» **RECORDED DATA**:
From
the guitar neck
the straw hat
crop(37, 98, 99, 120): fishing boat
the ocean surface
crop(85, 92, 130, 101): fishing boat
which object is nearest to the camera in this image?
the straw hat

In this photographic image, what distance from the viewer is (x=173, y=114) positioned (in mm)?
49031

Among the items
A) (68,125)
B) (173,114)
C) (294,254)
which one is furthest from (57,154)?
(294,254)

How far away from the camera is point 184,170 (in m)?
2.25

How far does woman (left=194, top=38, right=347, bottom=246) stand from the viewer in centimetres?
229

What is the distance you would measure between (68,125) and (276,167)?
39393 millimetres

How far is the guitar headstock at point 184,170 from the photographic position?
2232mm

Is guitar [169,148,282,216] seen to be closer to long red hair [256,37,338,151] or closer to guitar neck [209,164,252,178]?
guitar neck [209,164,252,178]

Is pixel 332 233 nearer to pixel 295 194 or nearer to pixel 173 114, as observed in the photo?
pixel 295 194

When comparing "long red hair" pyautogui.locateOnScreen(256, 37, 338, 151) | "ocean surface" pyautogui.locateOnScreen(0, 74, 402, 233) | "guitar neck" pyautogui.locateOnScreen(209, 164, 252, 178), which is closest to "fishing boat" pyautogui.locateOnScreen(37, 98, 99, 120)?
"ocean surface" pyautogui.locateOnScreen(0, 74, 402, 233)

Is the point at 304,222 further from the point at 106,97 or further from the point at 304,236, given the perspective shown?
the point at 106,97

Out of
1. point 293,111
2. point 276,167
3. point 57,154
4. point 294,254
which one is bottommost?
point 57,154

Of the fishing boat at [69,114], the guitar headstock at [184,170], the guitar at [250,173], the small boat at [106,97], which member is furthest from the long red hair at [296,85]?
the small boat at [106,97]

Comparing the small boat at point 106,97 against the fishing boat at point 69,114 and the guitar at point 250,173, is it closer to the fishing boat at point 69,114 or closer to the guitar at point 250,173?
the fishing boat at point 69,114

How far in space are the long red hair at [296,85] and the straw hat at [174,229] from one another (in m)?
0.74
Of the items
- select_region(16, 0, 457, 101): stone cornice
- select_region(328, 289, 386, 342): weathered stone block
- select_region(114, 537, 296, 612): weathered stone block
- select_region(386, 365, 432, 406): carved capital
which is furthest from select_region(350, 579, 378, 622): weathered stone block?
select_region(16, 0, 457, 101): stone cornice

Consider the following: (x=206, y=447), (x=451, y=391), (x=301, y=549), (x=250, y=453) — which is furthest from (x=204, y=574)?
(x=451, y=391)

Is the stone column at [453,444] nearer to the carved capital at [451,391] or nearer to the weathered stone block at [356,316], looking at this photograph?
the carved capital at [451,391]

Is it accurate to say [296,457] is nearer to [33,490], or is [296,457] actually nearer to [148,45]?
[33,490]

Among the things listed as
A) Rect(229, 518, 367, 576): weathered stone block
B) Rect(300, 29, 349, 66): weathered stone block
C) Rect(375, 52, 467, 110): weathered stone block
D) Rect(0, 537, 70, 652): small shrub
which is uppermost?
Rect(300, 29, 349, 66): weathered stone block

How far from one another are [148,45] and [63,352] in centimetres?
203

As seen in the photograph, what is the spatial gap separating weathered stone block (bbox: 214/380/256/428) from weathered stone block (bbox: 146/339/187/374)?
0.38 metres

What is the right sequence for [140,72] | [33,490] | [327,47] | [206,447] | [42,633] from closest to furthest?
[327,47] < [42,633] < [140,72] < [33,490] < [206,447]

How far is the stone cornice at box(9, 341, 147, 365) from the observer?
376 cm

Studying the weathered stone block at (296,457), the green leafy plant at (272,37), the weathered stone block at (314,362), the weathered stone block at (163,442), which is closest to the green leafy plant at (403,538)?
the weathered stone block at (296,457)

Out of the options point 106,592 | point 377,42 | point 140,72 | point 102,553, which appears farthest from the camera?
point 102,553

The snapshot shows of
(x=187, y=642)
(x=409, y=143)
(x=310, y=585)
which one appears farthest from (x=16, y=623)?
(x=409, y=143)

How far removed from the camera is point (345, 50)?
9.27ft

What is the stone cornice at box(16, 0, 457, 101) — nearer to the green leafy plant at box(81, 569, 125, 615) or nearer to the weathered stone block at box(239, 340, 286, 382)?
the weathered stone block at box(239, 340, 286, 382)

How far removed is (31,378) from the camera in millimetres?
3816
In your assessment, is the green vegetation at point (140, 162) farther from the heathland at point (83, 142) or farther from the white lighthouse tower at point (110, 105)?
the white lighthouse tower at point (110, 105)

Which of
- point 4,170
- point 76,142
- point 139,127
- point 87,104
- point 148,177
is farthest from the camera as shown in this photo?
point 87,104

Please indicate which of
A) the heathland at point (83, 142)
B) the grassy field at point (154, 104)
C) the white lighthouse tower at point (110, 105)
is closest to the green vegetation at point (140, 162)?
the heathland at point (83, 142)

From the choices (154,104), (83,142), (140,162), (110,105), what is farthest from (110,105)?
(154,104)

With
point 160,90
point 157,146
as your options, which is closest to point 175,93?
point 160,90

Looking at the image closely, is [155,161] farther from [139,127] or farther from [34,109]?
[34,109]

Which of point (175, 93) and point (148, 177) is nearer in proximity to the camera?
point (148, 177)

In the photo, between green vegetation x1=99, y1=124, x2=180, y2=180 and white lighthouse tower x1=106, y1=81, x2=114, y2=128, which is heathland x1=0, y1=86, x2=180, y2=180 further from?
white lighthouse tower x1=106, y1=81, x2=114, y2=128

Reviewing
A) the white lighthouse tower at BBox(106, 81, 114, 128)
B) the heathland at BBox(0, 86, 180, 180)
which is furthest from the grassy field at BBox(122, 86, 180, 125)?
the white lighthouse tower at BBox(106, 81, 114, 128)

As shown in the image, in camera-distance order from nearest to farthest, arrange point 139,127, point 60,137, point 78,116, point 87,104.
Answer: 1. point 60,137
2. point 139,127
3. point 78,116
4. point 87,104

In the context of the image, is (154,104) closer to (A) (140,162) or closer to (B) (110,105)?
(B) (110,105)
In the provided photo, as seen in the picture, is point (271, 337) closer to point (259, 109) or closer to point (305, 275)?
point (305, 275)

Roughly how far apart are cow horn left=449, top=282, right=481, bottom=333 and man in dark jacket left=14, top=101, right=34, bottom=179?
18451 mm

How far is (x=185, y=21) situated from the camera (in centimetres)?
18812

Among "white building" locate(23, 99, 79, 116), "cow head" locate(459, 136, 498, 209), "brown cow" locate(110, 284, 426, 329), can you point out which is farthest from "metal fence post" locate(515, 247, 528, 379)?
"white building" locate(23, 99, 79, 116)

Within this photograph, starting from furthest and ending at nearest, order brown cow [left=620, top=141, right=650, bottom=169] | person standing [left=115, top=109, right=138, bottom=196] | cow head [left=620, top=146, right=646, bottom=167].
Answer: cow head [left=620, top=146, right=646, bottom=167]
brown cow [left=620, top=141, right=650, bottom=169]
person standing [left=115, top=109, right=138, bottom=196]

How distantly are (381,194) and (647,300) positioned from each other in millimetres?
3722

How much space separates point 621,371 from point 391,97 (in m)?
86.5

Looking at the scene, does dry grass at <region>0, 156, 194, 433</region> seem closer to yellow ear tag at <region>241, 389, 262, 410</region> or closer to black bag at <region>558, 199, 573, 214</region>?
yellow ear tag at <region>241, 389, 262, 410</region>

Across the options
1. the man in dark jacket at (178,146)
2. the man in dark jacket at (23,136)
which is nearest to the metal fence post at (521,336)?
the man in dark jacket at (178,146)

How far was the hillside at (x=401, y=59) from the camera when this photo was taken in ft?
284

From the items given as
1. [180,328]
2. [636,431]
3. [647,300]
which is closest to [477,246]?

» **REQUIRED WORK**:
Retype every entry above, word for word.

» **OUTPUT OF THE TASK**:
From
the guitar neck
the straw hat
crop(37, 98, 99, 120): fishing boat
the ocean surface
crop(85, 92, 130, 101): fishing boat
which object is nearest to the camera in this image?
the straw hat

In this photographic image, what distance from the viewer is (x=173, y=114) positioned (in mm)?
49031

Among the items
A) (68,125)
B) (173,114)
C) (294,254)
which one is furthest from (57,154)?
(294,254)

How far away from the camera is point 184,170 (in m)?
2.25

How far does woman (left=194, top=38, right=347, bottom=246) stand from the viewer in centimetres?
229

What is the distance you would measure between (68,125) and (276,167)?
39393 millimetres

How far is the guitar headstock at point 184,170 from the photographic position?
2232mm

Is guitar [169,148,282,216] seen to be closer to long red hair [256,37,338,151] or closer to guitar neck [209,164,252,178]?
guitar neck [209,164,252,178]

Is pixel 332 233 nearer to pixel 295 194 or nearer to pixel 173 114, as observed in the photo?
pixel 295 194

When comparing "long red hair" pyautogui.locateOnScreen(256, 37, 338, 151) | "ocean surface" pyautogui.locateOnScreen(0, 74, 402, 233) | "guitar neck" pyautogui.locateOnScreen(209, 164, 252, 178), which is closest to "fishing boat" pyautogui.locateOnScreen(37, 98, 99, 120)?
"ocean surface" pyautogui.locateOnScreen(0, 74, 402, 233)

Is the point at 304,222 further from the point at 106,97 or further from the point at 304,236, given the perspective shown?
the point at 106,97

Out of
1. point 293,111
2. point 276,167
3. point 57,154
4. point 294,254
which one is bottommost?
point 57,154

Of the fishing boat at [69,114], the guitar headstock at [184,170], the guitar at [250,173], the small boat at [106,97], which member is furthest from the long red hair at [296,85]?
the small boat at [106,97]

Comparing the small boat at point 106,97 against the fishing boat at point 69,114 and the guitar at point 250,173, is it closer to the fishing boat at point 69,114 or closer to the guitar at point 250,173?
the fishing boat at point 69,114

How far in space are the long red hair at [296,85] and the straw hat at [174,229] from one another (in m)?
0.74
Of the items
- select_region(16, 0, 457, 101): stone cornice
- select_region(328, 289, 386, 342): weathered stone block
- select_region(114, 537, 296, 612): weathered stone block
- select_region(386, 365, 432, 406): carved capital
which is furthest from select_region(350, 579, 378, 622): weathered stone block?
select_region(16, 0, 457, 101): stone cornice

Consider the following: (x=206, y=447), (x=451, y=391), (x=301, y=549), (x=250, y=453) — which is furthest from (x=204, y=574)?
(x=451, y=391)

Is the stone column at [453,444] nearer to the carved capital at [451,391] or nearer to the weathered stone block at [356,316], looking at this photograph?
the carved capital at [451,391]

Is it accurate to say [296,457] is nearer to [33,490], or is [296,457] actually nearer to [148,45]?
[33,490]

Among the things listed as
A) Rect(229, 518, 367, 576): weathered stone block
B) Rect(300, 29, 349, 66): weathered stone block
C) Rect(375, 52, 467, 110): weathered stone block
D) Rect(0, 537, 70, 652): small shrub
which is uppermost?
Rect(300, 29, 349, 66): weathered stone block

How far from one another are [148,45] and [63,352] in centimetres?
203

As seen in the photograph, what is the spatial gap separating weathered stone block (bbox: 214/380/256/428) from weathered stone block (bbox: 146/339/187/374)?
0.38 metres

What is the right sequence for [140,72] | [33,490] | [327,47] | [206,447] | [42,633] from closest to furthest?
[327,47] < [42,633] < [140,72] < [33,490] < [206,447]

How far is the stone cornice at box(9, 341, 147, 365) from the observer?
376 cm

Studying the weathered stone block at (296,457), the green leafy plant at (272,37), the weathered stone block at (314,362), the weathered stone block at (163,442), which is closest to the green leafy plant at (403,538)?
the weathered stone block at (296,457)

Out of the options point 106,592 | point 377,42 | point 140,72 | point 102,553, which appears farthest from the camera?
point 102,553

The snapshot shows of
(x=187, y=642)
(x=409, y=143)
(x=310, y=585)
which one appears farthest from (x=16, y=623)?
(x=409, y=143)

How far removed from the camera is point (345, 50)?
9.27ft

What is the stone cornice at box(16, 0, 457, 101) — nearer to the green leafy plant at box(81, 569, 125, 615) or nearer to the weathered stone block at box(239, 340, 286, 382)?
the weathered stone block at box(239, 340, 286, 382)

How far removed is (31,378) from the camera in millimetres?
3816
In your assessment, is the green vegetation at point (140, 162) farther from the heathland at point (83, 142) or farther from the white lighthouse tower at point (110, 105)?
the white lighthouse tower at point (110, 105)

Which of
- point 4,170
- point 76,142
- point 139,127
- point 87,104
- point 148,177
is farthest from the camera as shown in this photo?
point 87,104

Please indicate which of
A) the heathland at point (83, 142)
B) the grassy field at point (154, 104)
C) the white lighthouse tower at point (110, 105)
is closest to the green vegetation at point (140, 162)?
the heathland at point (83, 142)

From the choices (154,104), (83,142), (140,162), (110,105), what is farthest from (110,105)?
(154,104)

With
point 160,90
point 157,146
as your options, which is closest to point 175,93?
point 160,90

Looking at the image closely, is [155,161] farther from [139,127] or farther from [34,109]?
[34,109]

Which of point (175, 93) and point (148, 177) is nearer in proximity to the camera?
point (148, 177)

In the photo, between green vegetation x1=99, y1=124, x2=180, y2=180 and white lighthouse tower x1=106, y1=81, x2=114, y2=128, which is heathland x1=0, y1=86, x2=180, y2=180 further from?
white lighthouse tower x1=106, y1=81, x2=114, y2=128

Reviewing
A) the white lighthouse tower at BBox(106, 81, 114, 128)
B) the heathland at BBox(0, 86, 180, 180)
which is furthest from the grassy field at BBox(122, 86, 180, 125)?
the white lighthouse tower at BBox(106, 81, 114, 128)

As shown in the image, in camera-distance order from nearest to farthest, arrange point 139,127, point 60,137, point 78,116, point 87,104.
Answer: 1. point 60,137
2. point 139,127
3. point 78,116
4. point 87,104

In the context of the image, is (154,104) closer to (A) (140,162) or closer to (B) (110,105)?
(B) (110,105)
In the provided photo, as seen in the picture, is point (271, 337) closer to point (259, 109) or closer to point (305, 275)?
point (305, 275)

Roughly how far apart are cow horn left=449, top=282, right=481, bottom=333 and man in dark jacket left=14, top=101, right=34, bottom=179?
18451 mm

How far is (x=185, y=21) situated from the camera (in centimetres)?
18812

Among "white building" locate(23, 99, 79, 116), "cow head" locate(459, 136, 498, 209), "brown cow" locate(110, 284, 426, 329), can you point out which is farthest from "metal fence post" locate(515, 247, 528, 379)?
"white building" locate(23, 99, 79, 116)

Within this photograph, starting from furthest and ending at nearest, order brown cow [left=620, top=141, right=650, bottom=169] | person standing [left=115, top=109, right=138, bottom=196] | cow head [left=620, top=146, right=646, bottom=167].
Answer: cow head [left=620, top=146, right=646, bottom=167]
brown cow [left=620, top=141, right=650, bottom=169]
person standing [left=115, top=109, right=138, bottom=196]

How distantly are (381,194) and (647,300) positioned from each other in millimetres?
3722

How much space separates point 621,371 from point 391,97 (in m)?
86.5

Looking at the scene, does dry grass at <region>0, 156, 194, 433</region> seem closer to yellow ear tag at <region>241, 389, 262, 410</region> or closer to black bag at <region>558, 199, 573, 214</region>?
yellow ear tag at <region>241, 389, 262, 410</region>

Across the options
1. the man in dark jacket at (178,146)
2. the man in dark jacket at (23,136)
which is nearest to the metal fence post at (521,336)?
the man in dark jacket at (178,146)

How far was the hillside at (x=401, y=59) from the camera when this photo was taken in ft?
284

From the items given as
1. [180,328]
2. [636,431]
3. [647,300]
which is closest to [477,246]?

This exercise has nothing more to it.